Дальше в тех же кенийских саваннах исследовали факторы, влияющие на репродуктивный успех самца бабуина. У взрослых самок бабуина набухание половой кожи, соответствующие фолликулярной стадии овариального цикла, длится 15-20 дней, спаривания происходят в последнюю неделю этого периода (то есть декада на сближение партнёров), вероятность оплодотворения максимальна в последние 3 дня. Хотя в среднем каждая самка спаривается с многими самцами, и каждый самец, с многими самками, в стаде существует чёткая тенденция к образованию временных брачных связей. Последние состоят в том, что в течение определённого времени от нескольких дней до нескольких часов партнёры монополизируют друг друга: держатся вместе и спариваются только между собой, и даже доминант не может нарушить это соединение. Благодаря этому примерно в 1/3 всех наблюдений рецептивного периода >60% спариваний совершал один самец – временный супруг, а остальное время делилось между его партнёрами по коалиции.
Тактика монополизации времени самок коалицией самцов по сравнению с гипотетически возможной альтернативой «силового» доступа к самкам доминирующих самцов скажем в те последние 3 дня. Частота спариваний самцов с рецептивной самкой примерно одинакова во все дни периода, а периоды, когда самке удалось забеременеть, и «пустые» периоды, не различаются между собой по параметрам поведения самцов или самок.
Репродуктивные успехи самцов могут быть описаны совокупностью 5 характеристик, которые сильно коррелируют друг с другом: число эйякуляций, число эйякуляций в период наибольшей вероятности зачатия, число и длительность пребывания во временной брачной связи, степень монополизации времени самок, на которых самец обращает внимание. Эти признаки связаны не столько с доминантным статусом самца в группировке, сколько с умением выбрать успешную коалицию в данный конкретный сезон (Berkovitch, 1987).

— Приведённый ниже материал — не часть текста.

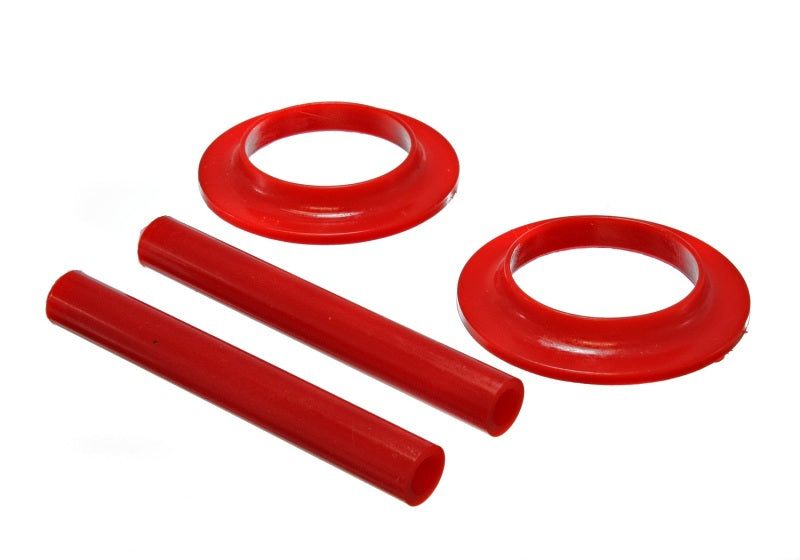 Energy Suspension Gm Spring Isolator Set - Red Energy Suspension Bushing Kits  AXOPROS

Кроме бабуинов, вообще у многих приматов, между самцом и самкой устанавливаются отношения, которые обозначают как «половое супружество», в котором самка – не добыча сильного, а участник взаимовыгодных отношений с дружественным ей самцом. «Супружеские» отношения создают привязанность, и которые оба могут прервать, а третий не может нарушить, пока они существуют. В колонии макаков-резусов на о.Кайо-Сантьяго «супругами» считали особей, которые держатся вместе и спариваются только друг с другом, если это условие не выполнялось, связь считали разорванной, если через некоторое время партнёры снова были вместе, то это расценивалось как новое супружество.

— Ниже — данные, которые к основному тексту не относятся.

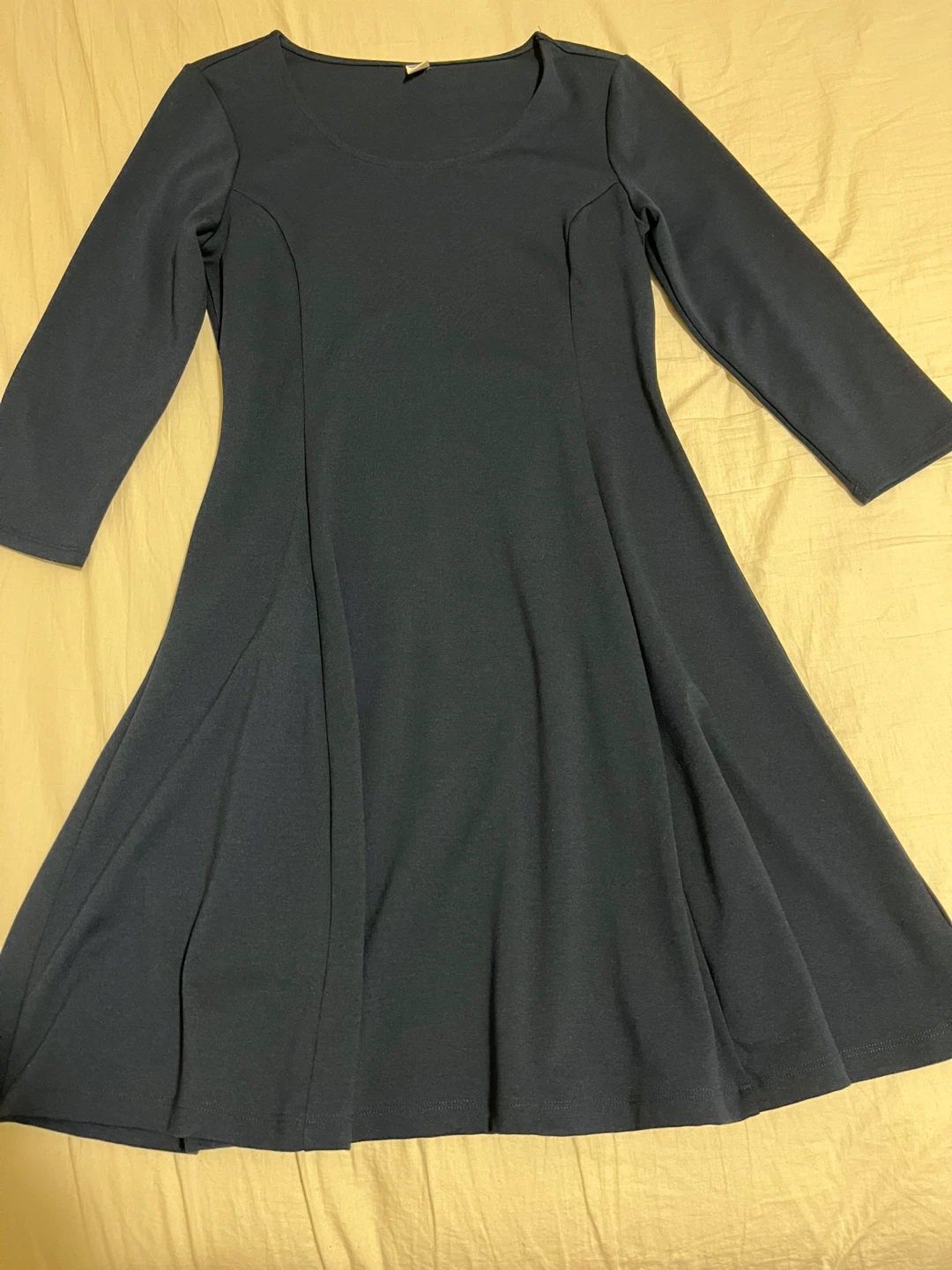 Navy Blue Fit and Flare Dress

За репродуктивный период время супружества длилось от 1 до 11 дней, в среднем 1,75. Общее число супружеств за сезон и продолжительность супружества одного самца позитивно коррелировали с его рангом. А вот связь между доминантными рангами партнёров и инициативой поддержания супружества отсутствовала, то есть возможность монополизации самки или самца зависит не от их собственных качеств, а определяется «эффективностью политики», проводимой каждым из них в отношении других особей в группе.

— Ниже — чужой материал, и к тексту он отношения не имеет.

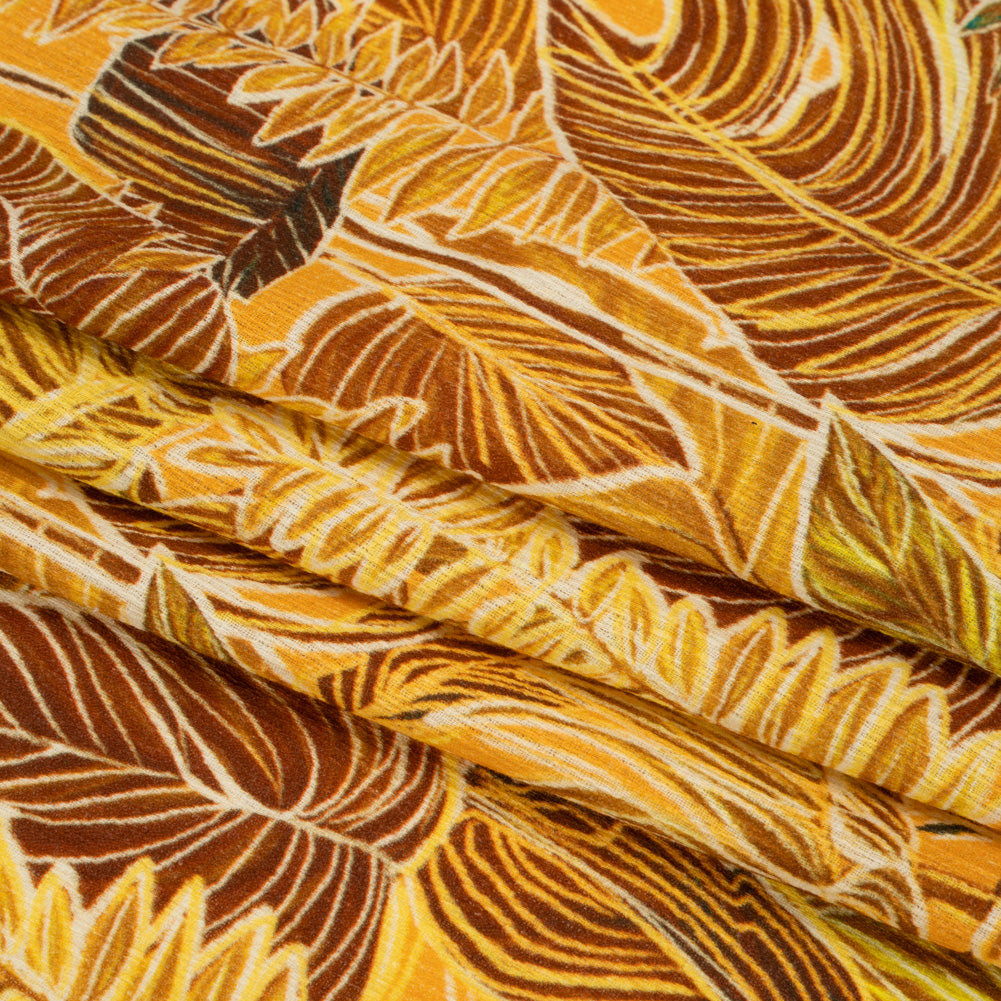 Mood Exclusive Goldenrod Tropic of Capricorn Slubbed Gauzy Cotton Woven Folded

В 60% случаев инициатором супружества был самец, связи поддерживаемые самцами, были продолжительней, чем связи, поддерживаемые самками. Животное, инициирующее супружество, чаще чистило своего партнёра, чем тот его, что показывает подчинённое положение и зависимость от выбора другой особи. 41% всех супружеств образуются за неделю перед зачатием, 28% — в период зачатия и 30% после. В первом случае преобладают «супружества» с высокоранговыми самцами, во втором – с самцами из коалиций, в третьем – чёткой зависимости от ранга не найдено.
Так что животным в сообществах выгодно уметь оценивать друг друга и кооперироваться в меру эффективности этой оценки именно потому, что «единица вздор, единица – ноль» хорошо подобранная коалиция преодолевает силу любого доминанта и, в свою очередь, преодолевается коалицией, подобранной ещё лучше и в нужный момент. Естественно, это обеспечивает прогрессивную эволюцию кооперирования.
Источники
Berkovitch F., 1987. Reproductive success in male savanna baboons// Behav. Ecol. Sociobiol. Vol.21. №3. Р.163-172.
Noё R., 1989. The veto game played by baboons: a challenge to the use of prisoner’s as a paradigm for the reciprocity and cooperation// Anim. Behav. Vol.39. №1. Р.78-90.
Smuts, 1987. Why are friends for// Natur. Hist. Vol.96. №2. Р.38-44.